Databases

Overview

Parsons offers support for a variety of popular SQL database dialects. The functionality is focused on the ability to query and upload data to SQL databases. Each database class also includes the ability to infer datatypes and data schemas from a Parsons table and automatically create new tables.

Similar to other classes in Parsons, the query methods for databases all return Parsons Table, which allow them to be easily converted to other data types.

There is also support for synchronization of tables between databases as part of the Database Sync framework.

Google BigQuery

See Google for documentation.

MySQL

MySQL is the world’s most popular open source database. The Parsons class leverages on the MySQLdb1 python package.

Quick Start

Authentication

from parsons import MySQL

# Instantiate MySQL from environmental variables
mysql = MySQL()

# Instantiate MySQL from passed variables
mysql = MySQL(username='me', password='secret', host='mydb.com', db='dev', port=3306)

Quick Start

# Query database
tbl = mysql.query('select * from my_schema.secret_sauce')

# Copy data to database
tbl = Table.from_csv('my_file.csv') # Load from a CSV or other source.
mysql.copy(tbl, 'my_schema.winning_formula')
class parsons.MySQL(host=None, username=None, password=None, db=None, port=3306)[source]

Connect to a MySQL database.

Args:
username: str
Required if env variable MYSQL_USERNAME not populated
password: str
Required if env variable MYSQL_PASSWORD not populated
host: str
Required if env variable MYSQL_HOST not populated
db: str
Required if env variable MYSQL_DB not populated
port: int
Can be set by env variable MYSQL_PORT or argument.
connection()[source]

Generate a MySQL connection. The connection is set up as a python “context manager”, so it will be closed automatically (and all queries committed) when the connection goes out of scope.

When using the connection, make sure to put it in a with block (necessary for any context manager): with mysql.connection() as conn:

Returns:
MySQL connection object
query(sql, parameters=None)[source]

Execute a query against the database. Will return None if the query returns zero rows.

To include python variables in your query, it is recommended to pass them as parameters, following the mysql style. Using the parameters argument ensures that values are escaped properly, and avoids SQL injection attacks.

Parameter Examples

# Note that the name contains a quote, which could break your query if not escaped
# properly.
name = "Beatrice O'Brady"
sql = "SELECT * FROM my_table WHERE name = %s"
mysql.query(sql, parameters=[name])
names = ["Allen Smith", "Beatrice O'Brady", "Cathy Thompson"]
placeholders = ', '.join('%s' for item in names)
sql = f"SELECT * FROM my_table WHERE name IN ({placeholders})"
mysql.query(sql, parameters=names)
Args:
sql: str
A valid SQL statement
parameters: list
A list of python variables to be converted into SQL values in your query
Returns:
Parsons Table
See Parsons Table for output options.
query_with_connection(sql, connection, parameters=None, commit=True)[source]

Execute a query against the database, with an existing connection. Useful for batching queries together. Will return None if the query returns zero rows.

Args:
sql: str
A valid SQL statement
connection: obj
A connection object obtained from mysql.connection()

> **Provided material**
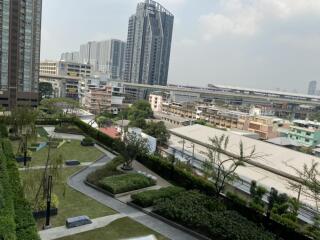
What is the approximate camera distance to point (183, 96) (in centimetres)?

> **Problem set**
(A) In the Parsons databases documentation, what does the MySQL query method return when the query returns zero rows?
(B) Pick up the Parsons databases documentation right after its last line and keep writing it.

> **Outputs by task**
(A) None

(B)
parameters: list
A list of python variables to be converted into SQL values in your query
commit: boolean
Whether to commit the transaction immediately. If False the transaction will be committed when the connection goes out of scope and is closed (or you can commit manually with connection.commit()).
Returns:
Parsons Table
See Parsons Table for output options.
copy(tbl, table_name, if_exists='fail', chunk_size=1000)[source]

Copy a Parsons Table to the database.

Note

This method utilizes extended inserts rather LOAD DATA INFILE since many MySQL Database configurations do not allow data files to be loaded. It results in a minor performance hit compared to LOAD DATA.

tbl: parsons.Table
A Parsons table object
table_name: str
The destination schema and table (e.g. my_schema.my_table)
if_exists: str
If the table already exists, either fail, append, drop or truncate the table.
chunk_size: int
The number of rows to insert per query.
table_exists(table_name)[source]

Check if a table or view exists in the database.

Args:
table_name: str
The table name
view: boolean
Check to see if a view exists by the same name
Returns:
boolean
True if the table exists and False if it does not.

Postgres

Postgres is popular open source SQL database dialect. The Parsons class leverages the mysql python package.

Quick Start

Authentication

from parsons import Postgres

# Instantiate Postgres from environmental variables
mysql = Postgres()

# Instantiate Postgres from passed variables
Postgres = Postgres(username='me', password='secret', host='mydb.com', db='dev', port=3306)

# Instantiate Postgres from a ~/.pgpass file
Postgres = Postgres()

Quick Start

# Query database
tbl = postgres.query('select * from my_schema.secret_sauce')

# Copy data to database
tbl = Table.from_csv('my_file.csv') # Load from a CSV or other source.
postgres.copy(tbl, 'my_schema.winning_formula')
class parsons.Postgres(username=None, password=None, host=None, db=None, port=5432, timeout=10)[source]

A Postgres class to connect to database. Credentials can be passed from a .pgpass file stored in your home directory or with environmental variables.

Args:
username: str
Required if env variable PGUSER not populated
password: str
Required if env variable PGPASSWORD not populated
host: str
Required if env variable PGHOST not populated
db: str
Required if env variable PGDATABASE not populated
port: int
Required if env variable PGPORT not populated.
timeout: int
Seconds to timeout if connection not established.
copy(tbl, table_name, if_exists='fail')[source]

Copy a Parsons Table to Postgres.

tbl: parsons.Table
A Parsons table object
table_name: str
The destination schema and table (e.g. my_schema.my_table)
if_exists: str
If the table already exists, either fail, append, drop or truncate the table.
connection()

Generate a Postgres connection. The connection is set up as a python “context manager”, so it will be closed automatically (and all queries committed) when the connection goes out of scope.

When using the connection, make sure to put it in a with block (necessary for any context manager): with pg.connection() as conn:

Returns:
Psycopg2 connection object
query(sql, parameters=None)

Execute a query against the database. Will return None if the query returns zero rows.

To include python variables in your query, it is recommended to pass them as parameters, following the psycopg style. Using the parameters argument ensures that values are escaped properly, and avoids SQL injection attacks.

Parameter Examples

# Note that the name contains a quote, which could break your query if not escaped
# properly.
name = "Beatrice O'Brady"
sql = "SELECT * FROM my_table WHERE name = %s"
rs.query(sql, parameters=[name])
names = ["Allen Smith", "Beatrice O'Brady", "Cathy Thompson"]
placeholders = ', '.join('%s' for item in names)
sql = f"SELECT * FROM my_table WHERE name IN ({placeholders})"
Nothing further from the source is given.